Complete the following =>
A. Answer these questions about the credit card article, one per line: (i) What does it say happens to your interest rate and payments after the introductory period ends? (ii) If possible, how often does it recommend reviewing your statements? (iii) What policy does it say the CARD Act ended?
B. List every number written in digits in the credit card article.

**** Article

Plus, when you carry a balance from month to month, your interest rates can increase. While that 0% introductory interest rate may be tempting, it’ll end up costing you if you can’t afford to pay your balance in full each month. After the introductory period is over, your interest rate, as well as payments, will increase. Also, if you’re short on funds one month and make your payment late, the interest rate may go through the roof because of that. If your balance is high, your minimum payments may become more than you can afford.
4. Identity Theft Is A Big Problem –
It’s true that identity theft is on the rise and is only going to get worse when so many people just reach for their credit cards instead of paying with cash. Some identity thieves focus on getting your credit cards and maxing them out before you even realize they’re missing or what just happened. No one is immune to identity theft, but armed with a little knowledge about how identity thieves operate and you can stay one step ahead of them. Take a look at all bank and credit card statements each month, if possible review at least once a week.
5. Getting Close To Your Credit Limit –
Another good reason not to use your credit card is when you are nearing or have exceeded your credit limit. It’s important that you check your statements every month to see where you stand. Checking your statements can keep you from exceeding your credit limit. Even though the CARD Act ended the policy of automatically enrolling customers in over-limit programs that charged steep fees, it still can be embarrassing to have your card rejected at the cash register when out shopping.

********
**** Provided data

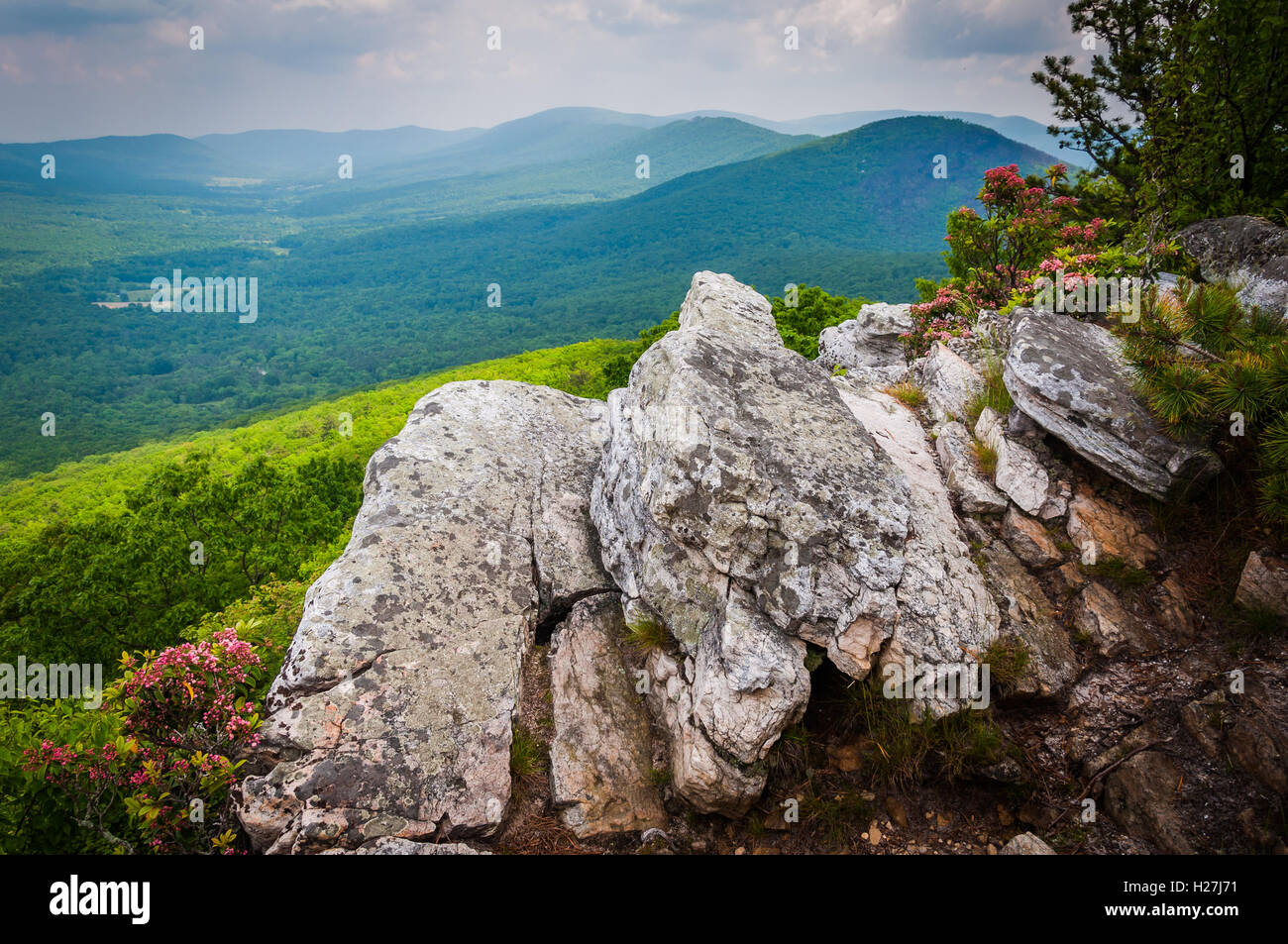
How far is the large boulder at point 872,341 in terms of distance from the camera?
1440 centimetres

********

Full answers =>
A.
(i) Both your interest rate and your payments will increase.
(ii) At least once a week.
(iii) The policy of automatically enrolling customers in over-limit programs that charged steep fees.

B.
0 (in "0% introductory interest rate")
4 (the number of the heading "Identity Theft Is A Big Problem")
5 (the number of the heading "Getting Close To Your Credit Limit")